Some items
┌──

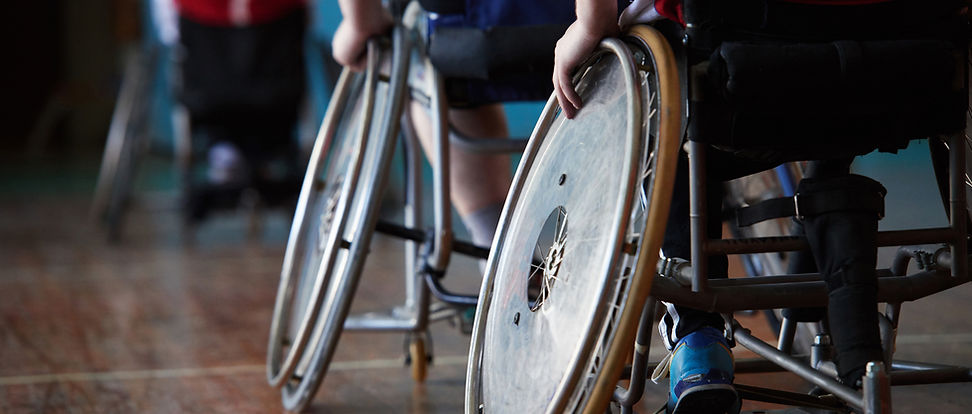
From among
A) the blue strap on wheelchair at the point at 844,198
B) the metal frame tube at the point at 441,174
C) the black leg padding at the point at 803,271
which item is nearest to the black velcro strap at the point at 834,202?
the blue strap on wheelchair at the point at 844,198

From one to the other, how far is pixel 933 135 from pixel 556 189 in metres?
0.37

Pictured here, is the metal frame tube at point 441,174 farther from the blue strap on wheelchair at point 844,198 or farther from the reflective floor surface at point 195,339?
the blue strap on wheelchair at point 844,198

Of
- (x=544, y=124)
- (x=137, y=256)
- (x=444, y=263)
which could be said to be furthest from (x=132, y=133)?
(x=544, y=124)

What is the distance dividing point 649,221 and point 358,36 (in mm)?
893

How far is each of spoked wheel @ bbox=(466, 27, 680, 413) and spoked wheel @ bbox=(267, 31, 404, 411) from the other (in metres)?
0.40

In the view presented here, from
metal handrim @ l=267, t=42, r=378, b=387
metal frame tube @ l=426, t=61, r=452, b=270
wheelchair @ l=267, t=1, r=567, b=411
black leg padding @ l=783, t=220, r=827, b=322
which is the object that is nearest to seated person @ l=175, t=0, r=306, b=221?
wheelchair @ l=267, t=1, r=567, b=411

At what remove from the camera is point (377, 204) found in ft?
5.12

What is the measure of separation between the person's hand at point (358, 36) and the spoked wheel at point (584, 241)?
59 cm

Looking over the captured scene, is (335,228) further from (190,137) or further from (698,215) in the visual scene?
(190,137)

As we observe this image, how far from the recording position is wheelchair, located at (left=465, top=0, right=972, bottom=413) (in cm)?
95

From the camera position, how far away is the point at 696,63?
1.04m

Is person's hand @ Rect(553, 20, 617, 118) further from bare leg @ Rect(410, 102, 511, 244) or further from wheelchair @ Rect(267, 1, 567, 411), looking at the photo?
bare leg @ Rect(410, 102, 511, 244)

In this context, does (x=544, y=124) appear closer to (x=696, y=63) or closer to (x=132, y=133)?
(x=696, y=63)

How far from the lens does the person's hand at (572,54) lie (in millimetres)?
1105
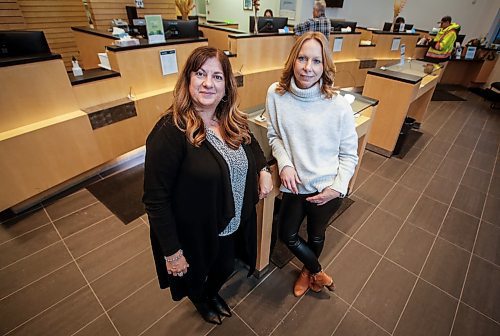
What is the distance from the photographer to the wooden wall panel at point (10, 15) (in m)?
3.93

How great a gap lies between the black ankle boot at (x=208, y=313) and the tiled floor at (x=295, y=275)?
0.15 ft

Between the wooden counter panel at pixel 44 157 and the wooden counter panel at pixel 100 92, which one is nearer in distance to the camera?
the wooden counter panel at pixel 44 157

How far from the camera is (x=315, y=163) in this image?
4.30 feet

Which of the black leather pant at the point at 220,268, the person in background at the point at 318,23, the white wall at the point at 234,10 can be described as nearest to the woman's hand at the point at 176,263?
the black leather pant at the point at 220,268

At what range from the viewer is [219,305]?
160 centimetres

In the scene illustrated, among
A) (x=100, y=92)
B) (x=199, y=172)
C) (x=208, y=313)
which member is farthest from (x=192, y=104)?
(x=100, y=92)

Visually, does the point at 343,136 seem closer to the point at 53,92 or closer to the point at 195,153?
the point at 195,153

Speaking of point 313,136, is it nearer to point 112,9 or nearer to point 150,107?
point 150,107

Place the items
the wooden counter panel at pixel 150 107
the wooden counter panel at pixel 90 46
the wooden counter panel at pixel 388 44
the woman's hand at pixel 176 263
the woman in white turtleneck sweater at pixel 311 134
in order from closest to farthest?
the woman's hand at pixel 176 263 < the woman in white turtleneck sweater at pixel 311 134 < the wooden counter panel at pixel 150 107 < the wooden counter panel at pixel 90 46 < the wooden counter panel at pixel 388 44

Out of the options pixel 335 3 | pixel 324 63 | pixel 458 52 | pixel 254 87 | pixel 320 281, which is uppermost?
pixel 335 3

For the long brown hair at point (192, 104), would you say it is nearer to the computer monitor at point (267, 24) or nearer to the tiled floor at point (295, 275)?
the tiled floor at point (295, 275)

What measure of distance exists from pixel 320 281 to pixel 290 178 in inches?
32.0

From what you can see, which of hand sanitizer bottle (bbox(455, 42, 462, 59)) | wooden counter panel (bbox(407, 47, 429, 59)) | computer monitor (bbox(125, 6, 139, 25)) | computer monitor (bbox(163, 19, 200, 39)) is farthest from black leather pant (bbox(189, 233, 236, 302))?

└──

- [Given exercise]:
Reproduce the items above with every instance of "metal frame tube" replaced by "steel frame tube" and everything else left unchanged. Leave the pictures out of your answer.

- [Exercise output]:
From among
A) the blue strap on wheelchair at the point at 844,198
B) the steel frame tube at the point at 441,174
C) the black leg padding at the point at 803,271
which item is nearest to the black velcro strap at the point at 834,202?
the blue strap on wheelchair at the point at 844,198

From one to the other, how far is pixel 933 135 from pixel 556 189 in metres?
0.37

Pictured here, is the steel frame tube at point 441,174 farther from the blue strap on wheelchair at point 844,198 or farther from the reflective floor surface at point 195,339?
the blue strap on wheelchair at point 844,198

Of
- (x=544, y=124)
- (x=137, y=256)
- (x=444, y=263)
which could be said to be furthest from (x=132, y=133)?
(x=544, y=124)

What is the distance dividing point 649,221 and point 358,36 (in mm)?
893

How far is each of spoked wheel @ bbox=(466, 27, 680, 413) and spoked wheel @ bbox=(267, 31, 404, 411) from the other (in metres)?
0.40

In the view presented here, from
metal handrim @ l=267, t=42, r=378, b=387
steel frame tube @ l=426, t=61, r=452, b=270
wheelchair @ l=267, t=1, r=567, b=411
black leg padding @ l=783, t=220, r=827, b=322
which is the object that is nearest to seated person @ l=175, t=0, r=306, b=221?
wheelchair @ l=267, t=1, r=567, b=411

At what remove from the camera is point (377, 204) found in ft?
5.12

What is the measure of separation between the person's hand at point (358, 36) and the spoked wheel at point (584, 241)?
59 cm

Looking over the captured scene, is (335,228) further from (190,137) or further from (698,215) in the visual scene?
(190,137)

As we observe this image, how far from the recording position is wheelchair, located at (left=465, top=0, right=972, bottom=413) (in cm)?
95

From the camera position, how far away is the point at 696,63?
1.04m

Is person's hand @ Rect(553, 20, 617, 118) further from bare leg @ Rect(410, 102, 511, 244) or further from wheelchair @ Rect(267, 1, 567, 411), looking at the photo?
bare leg @ Rect(410, 102, 511, 244)

In this context, does (x=544, y=124) appear closer to (x=696, y=63) or closer to (x=132, y=133)?
(x=696, y=63)

How far from the lens does the person's hand at (572,54) lie (in millimetres)?
1105
What is the distance from the photographer to the wooden wall panel at point (10, 15) (in m)?
3.93

How great a gap lies between the black ankle boot at (x=208, y=313) and the tiled floor at (x=295, y=275)?
0.15 ft

Between the wooden counter panel at pixel 44 157 and the wooden counter panel at pixel 100 92, which one is nearer in distance to the camera?
the wooden counter panel at pixel 44 157

How far from the camera is (x=315, y=163) in this image?
4.30 feet

Which of the black leather pant at the point at 220,268, the person in background at the point at 318,23, the white wall at the point at 234,10 can be described as nearest to the woman's hand at the point at 176,263?
the black leather pant at the point at 220,268

At what range from the viewer is [219,305]?
160 centimetres

In the scene illustrated, among
A) (x=100, y=92)
B) (x=199, y=172)
C) (x=208, y=313)
which member is farthest from (x=192, y=104)?
(x=100, y=92)

Visually, does the point at 343,136 seem closer to the point at 53,92 or closer to the point at 195,153?
the point at 195,153

Speaking of point 313,136, is it nearer to point 112,9 or nearer to point 150,107?
point 150,107

Place the items
the wooden counter panel at pixel 150 107
the wooden counter panel at pixel 90 46
the wooden counter panel at pixel 388 44
the woman's hand at pixel 176 263
the woman in white turtleneck sweater at pixel 311 134
in order from closest to farthest?
the woman's hand at pixel 176 263 < the woman in white turtleneck sweater at pixel 311 134 < the wooden counter panel at pixel 150 107 < the wooden counter panel at pixel 90 46 < the wooden counter panel at pixel 388 44

Out of the options pixel 335 3 | pixel 324 63 | pixel 458 52 | pixel 254 87 | pixel 320 281, which is uppermost?
pixel 335 3

For the long brown hair at point (192, 104), would you say it is nearer to the computer monitor at point (267, 24) or nearer to the tiled floor at point (295, 275)?
the tiled floor at point (295, 275)

What measure of distance exists from pixel 320 281 to pixel 290 178 in inches?
32.0

From what you can see, which of hand sanitizer bottle (bbox(455, 42, 462, 59)) | wooden counter panel (bbox(407, 47, 429, 59)) | computer monitor (bbox(125, 6, 139, 25)) | computer monitor (bbox(163, 19, 200, 39)) is farthest from black leather pant (bbox(189, 233, 236, 302))?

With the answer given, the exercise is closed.